Text description provided by the architects. On a windy and exposed site, nestled behind a hill, sits a metal clad nugget; a home for a gold prospector and his family. Taking material and spatial cues from miner’s cottages and the country shed vernacular, this is a small house on a large rural block. Surrounded by pastoral rolling fields on the fringes of a state forest and proximate to a rich history of Victoria’s Gold Rush, the site is vast yet humble. The compact form was inspired by the client’s desire for retreat, and at under 100 square meters and for less than $260,000, was achieved for a similarly modest budget.
Galvanised steel and raw ironbark cladding blends with the landscape, the form appearing as if excavated from a contour. The raw exterior palette contrasts with rich interiors; window boxes of cow hide upholstery, pastel green tile accents, mild steel details and lime-washed ply joinery.
Internally, the planning is simple, compact and robust with a central core of timber battened acoustic fabric. The kitchen and wet areas not only work as a planning device to separate rooms spatially, but also work to absorb sound and provide acoustic warmth and privacy. Windows are positioned to channel views to the landscape, capture northern winter sun and direct cooling breezes. Prospect house is small, efficient, warm and light.
Realization of the project is in no small part owing to a quality focused local builder, careful, collaborative design resolution and locally supplied components. It is all about the outlook – toward the views and beyond to future prospects. It is about the exploration of a simple, sustainable way of life. The approach taken on this project is one of simple, low-tech passive solar design integrated into the project at the conceptual level.

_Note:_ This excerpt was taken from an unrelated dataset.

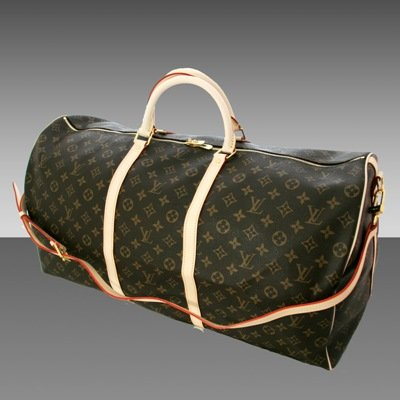 Дорожная сумка Louis Vuitton 002.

Sitting on an exposed and windy site, the house is nestled behind a hill and cut into the contour to protect it from the elements. Oriented due north, the house maintains its internal climate through both a highly insulated envelope and insulated concrete slab designed to stabilise temperature through its thermal mass. Double glazed window boxes with north facing views provide cosy nooks, bathed with northern light in winter and protected from direct summer sun by steel awnings. Timber surfaces are left raw, painted finishes are low VOC, and fixtures and fittings are low energy and high efficiency.